Sin dal primo ascolto di questo nuovo disco di Novamerica dal titolo “A nessuno piace lavorare” ci sembra strano sentirlo prendere distanze da ispirazioni indie pop moderne. I cliché sembrano assai rispettati, quel certo modo di cantare e mixare la voce come anche i gustosi rimandi ad un passato non troppo recente ormai. A noi queste nuove 7 tracce piacciono come piace anche la chiusa che in fondo tradisce direzioni post rock made in Italy. Eh si… per “semplice” intendevo proprio “superficiale”. Lo capirete leggendo cosa intendo… Novamerica l’ha capito subito.
Tanti i cliché di un suono indie pop di qualche tempo fa. È questa la tua vera radice musicale?
Credo che le mie radici musicali provengano principalmente dal cantautorato italiano più celebre e forse anche dall’indie pop anglosassone degli ultimi 20 anni. Ho amato gli Strokes, Beck e MGMT, se intendi questo. Sicuramente non mi sento influenzato dall’indie pop italiano. Posso dirti che nei nuovi brani che sto scrivendo cerco di farmi ispirare da molte cose, senza farne capire l’origine, mi sembra una evoluzione come artista.
Riproporlo oggi per te che significa?
La musica di questo album si ispira a molte cose del passato, alla musica che amo e ascolto. Credo e spero che sia un linguaggio e uno stile senza tempo. Nei testi, invece, cerco di essere contemporaneo e di parlare dei problemi di oggi, dei ragazzi come me tra i 30 e i 40 anni. Mentre componevo queste canzoni, non mi sono mai chiesto se la musica che stessi facendo fosse adatta o meno al presente; ho cercato di fare cose che mi sembravano belle, sperando che la mia sensibilità e il mio gusto possano vibrare con quelli di altre persone.
Anche nell’immagine di te sfidi la modernità… dunque mi piace pensare che sia questa “sfida” il vero centro di tutto. Sbaglio?
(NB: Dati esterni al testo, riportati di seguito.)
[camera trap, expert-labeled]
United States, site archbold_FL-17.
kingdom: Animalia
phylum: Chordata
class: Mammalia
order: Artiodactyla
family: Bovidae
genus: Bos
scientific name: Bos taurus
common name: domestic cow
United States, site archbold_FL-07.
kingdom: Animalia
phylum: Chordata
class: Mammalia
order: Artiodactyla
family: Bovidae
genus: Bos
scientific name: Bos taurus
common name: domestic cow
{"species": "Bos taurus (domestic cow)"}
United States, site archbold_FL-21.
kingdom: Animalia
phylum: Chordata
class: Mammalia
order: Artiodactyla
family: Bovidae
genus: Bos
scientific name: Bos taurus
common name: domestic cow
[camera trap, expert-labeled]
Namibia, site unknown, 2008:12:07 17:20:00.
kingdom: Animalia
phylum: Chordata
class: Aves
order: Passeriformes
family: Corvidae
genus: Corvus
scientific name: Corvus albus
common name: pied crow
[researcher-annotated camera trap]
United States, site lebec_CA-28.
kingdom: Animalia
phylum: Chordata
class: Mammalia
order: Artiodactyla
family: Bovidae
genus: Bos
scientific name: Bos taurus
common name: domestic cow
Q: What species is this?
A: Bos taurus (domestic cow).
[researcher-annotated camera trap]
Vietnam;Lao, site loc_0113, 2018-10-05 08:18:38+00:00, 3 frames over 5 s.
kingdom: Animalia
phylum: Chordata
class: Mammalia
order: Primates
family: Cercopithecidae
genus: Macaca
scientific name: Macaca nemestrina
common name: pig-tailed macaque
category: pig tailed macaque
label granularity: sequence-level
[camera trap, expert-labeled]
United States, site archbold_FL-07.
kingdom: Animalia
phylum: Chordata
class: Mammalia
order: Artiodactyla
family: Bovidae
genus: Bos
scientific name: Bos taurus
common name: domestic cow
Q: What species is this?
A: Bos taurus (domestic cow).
Di sicuro non amo il tempo di oggi e la sua estetica; preferisco i vestiti usati di alta qualità ai materiali sintetici del fast fashion. Ascolto un album dall’inizio alla fine per avere il tempo di capire l’artista, piuttosto che skippare da un pezzo all’altro su Spotify. Non mi piace l’effetto lobotomizzante che i cellulari hanno su di noi. Sto sfidando la modernità? Probabilmente sì. Cerco di osservarla e vedere i suoi punti deboli, in modo tale da vivere una vita più consapevole. Nei miei testi mi interessa comunicare i miei punti di vista per cercare di risvegliare qualcuno.
Un titolo interessante: non ci piace lavorare perché costa fatica o perché nel mondo di oggi il lavoro ha perduto il senso che dovrebbe avere?
Perché costa fatica e richiede un sacco di tempo. Qualcuno potrebbe dirmi: “A me piace lavorare”, sì, una piccola percentuale di persone prova piacere nel lavorare, ma la stragrande maggioranza no. Però bisogna lavorare per sopravvivere e vivere, per dare un ruolo a se stessi all’interno della società, per avere una utilità nei confronti degli altri. Le mie domande sono: come posso bilanciare lavoro e “vita”? Posso lavorare 9-10 ore al giorno ma avere comunque tempo per crescere come individuo, per conoscere più cose, per conoscermi me stesso? Oppure, alla fine di una giornata lavorativa, ho bisogno di staccare la testa e guardare una partita di calcio, bere, drogarmi perché non voglio pensare ad altro? Posso lavorare e guadagnare meno ma vivere comunque bene?
Nel singolo sbaglio o c’è una fotografia assai sfacciata del modo semplice con cui preferiamo stare al mondo oggi?
Se per ‘semplice’ intendi ‘superficiale’, sì, vedo che tutti facciamo mille cose in modo superficiale, senza approfondire. Chattiamo con cento persone e non approfondiamo la relazione con nessuna, il dating è diventato frenetico, si esce una o due volte con una persona e poi si cambia; per sapere una cosa, leggiamo due righe su Wikipedia e siamo a posto. C’è bisogno di andare a una velocità minore e andare più a fondo, i tempi di oggi sembrano non consentirlo, ma penso che tutto sia possibile, sta a noi.